The attendants led Cornelia to the cell, hardly better than the rest,
wherein Lentulus and Ahenobarbus were confined.
But another had been before Cornelia to visit the unfortunates. As the
lady drew toward the open door she saw the graceful, easy form of
Pratinas on the threshold, one hand carelessly thrust in the folds of
his himation, the other gesturing animatedly, while he leaned against
the stone casing.
Lucius Lentulus, his purple-lined tunic dirty and torn, his hair
disordered, his face knitted into a bitter frown, crouched on a stool
in the little low-ceiled room, confronting the Hellene. Cowering on a
mass of filthy straw, his head bowed, his body quaking in a paroxysm
of fear, was another whose name Cornelia knew full well.
Pratinas was evidently just concluding a series of remarks.
"And so, my friends, amici, as we say at Rome," he was jauntily
vapouring, "I regret indeed that the atomic theory,--which my good
Ahenobarbus, I am sure, holds in common with myself,--can leave us no
hope of meeting in a future world, where I can expect to win any more
of his good sesterces with loaded dice. But let him console himself!

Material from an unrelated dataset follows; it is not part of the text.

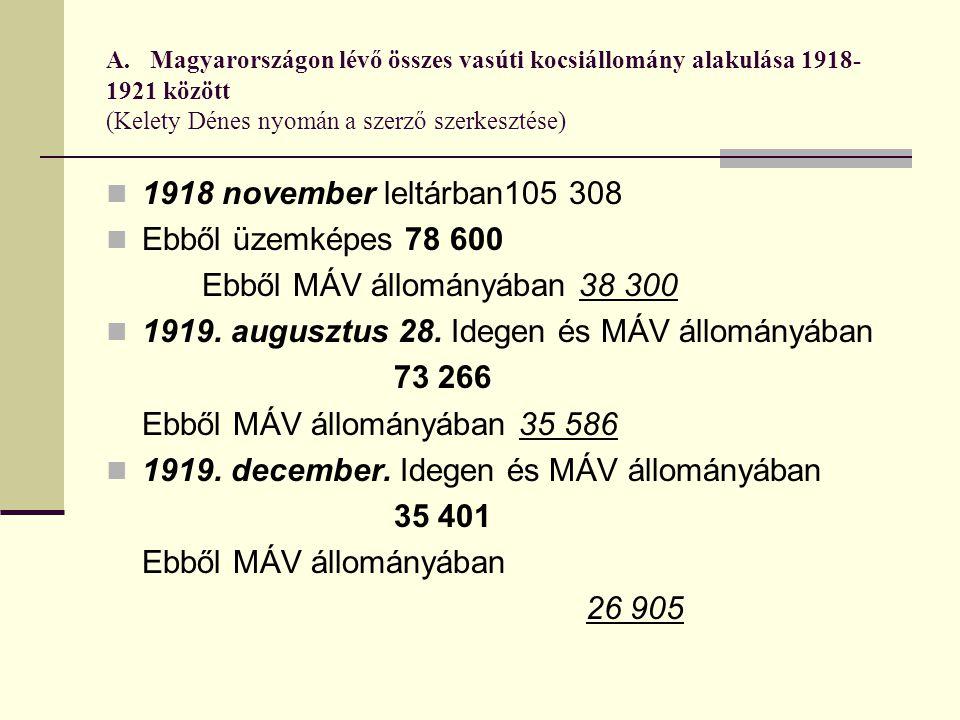 Ebből MÁV állományában 38 300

He will shortly cease from any pangs of consciousness that our good
friend Quintus Drusus will, in all probability, enjoy the fortune that
he has inherited from his father, and marry the lady for whose hand
the very noble Ahenobarbus for some time disputed. Therefore let me
wish you both a safe voyage to the kingdom of Hades; and if you need
money for the ferryman, accept now, as always, the use of my poor
credit."
"May all the infernal gods requite you!" broke forth Lentulus, half
rising, and uplifting his fettered hands to call down a solemn curse.

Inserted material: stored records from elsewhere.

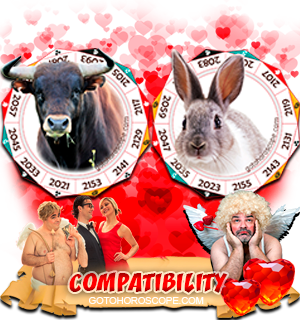 Ox Rabbit Zodiac signs Compatibility Horoscope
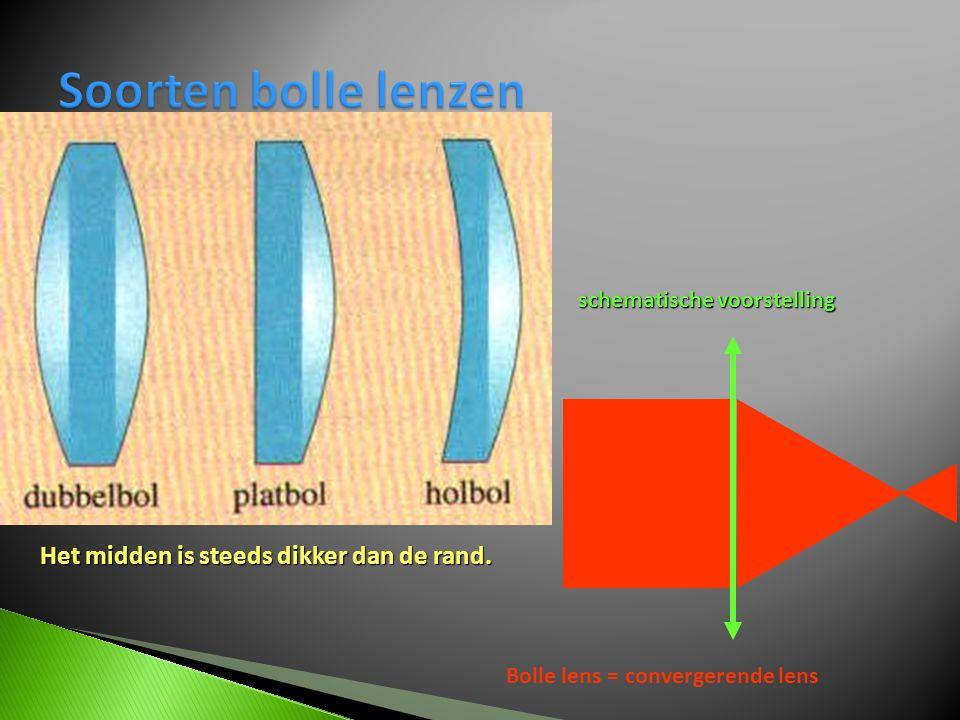 schematische voorstelling Bolle lens = convergerende lens Het midden is steeds dikker dan de rand.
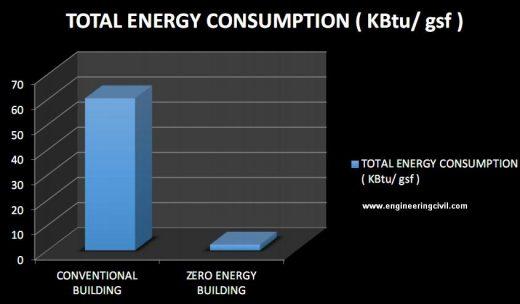 Figure 6.13 - Graph showing comparison of total energy consumption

"It has been often observed by philosophers," said Pratinas, with a
smile, "that even among the most sceptical, in times of great
extremity, there exists a certain belief in the existence of gods.

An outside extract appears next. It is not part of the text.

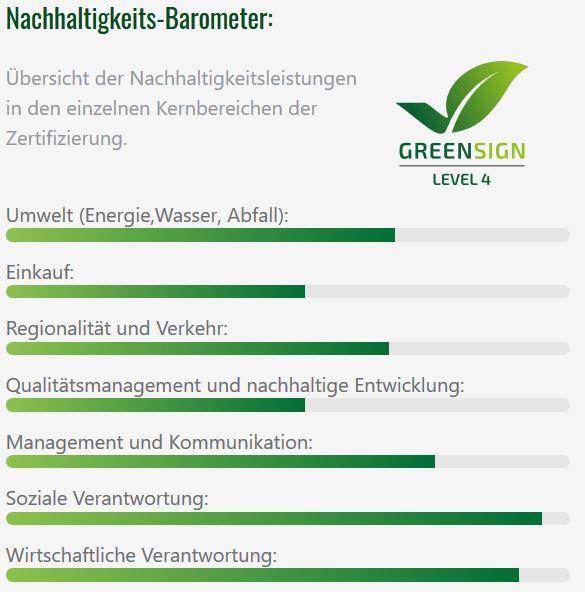Green Sign Katalog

Your excellency sees how the observation is confirmed."
"The gods blast you!" howled Lentulus, in impotent fury. Before
further words could pass, Cornelia put Pratinas aside, and entered the
cell.
"Your presence, sir," she said haughtily, to the Hellene, "is needed
no longer." And she pointed down the gallery.
Pratinas flushed, hesitated as if for once at a loss, and nimbly
vanished. Lentulus sat in speechless astonishment "Uncle," continued
Cornelia, "what may I do for you? I did not know till last evening
that you were here."
But ere the other could reply the figure in the corner had sprung up,
and flung itself at the lady's feet.
"Save me! save me! By all that you hold dear, save my life! I have
loved you. I thought once that you loved me. Plead for me! Pray for
me! Anything that I may but live!"
"_Vah_, wretch!" cried the consular; and he spurned Ahenobarbus with
his foot. "It is indeed well that you have not married into family of
mine! If you can do naught else, you can at least die with dignity as
becomes a Roman patrician--and not beg intercession from this woman
who has cut herself off from all her kin by disobedience."
"Uncle," cried Cornelia in distress, "must we be foes to the end? Must
our last words be of bitterness?"
"Girl," thundered the unbending Lentulus, "when a Roman maiden
disobeys, there is no expiation. You are no niece of mine. I care not
how you came here. I accept nothing at your hands. I will not hear
your story. If I must die, it is to die cursing your name. Go! I have
no more words for you!"
But Ahenobarbus caught the skirt of Cornelia's robe, and pleaded and
moaned. "Let them imprison him in the lowest dungeons, load him with
the heaviest fetters; place upon him the most toilsome labour--only
let him still see the light and breathe the air!"
"Uncle," said Cornelia, "I will plead for you despite your
wrath---though little may my effort avail. You are my father's
brother, and neither act of yours nor of mine can make you otherwise.
But as for you, Lucius Ahenobarbus,"--and her words came hot and
thick, as she hissed out her contempt,--"though I beg for your life,
know this, that if I despised you less I would not so do. I despise
you too much to hate; and if I ask to have you live, it is because I
know the pains of a base and ignoble life are a myriad fold more than
those of a swift and honourable death. Were I your judge--I would doom
you; doom you _to live_ and know the sting of your ignominy!"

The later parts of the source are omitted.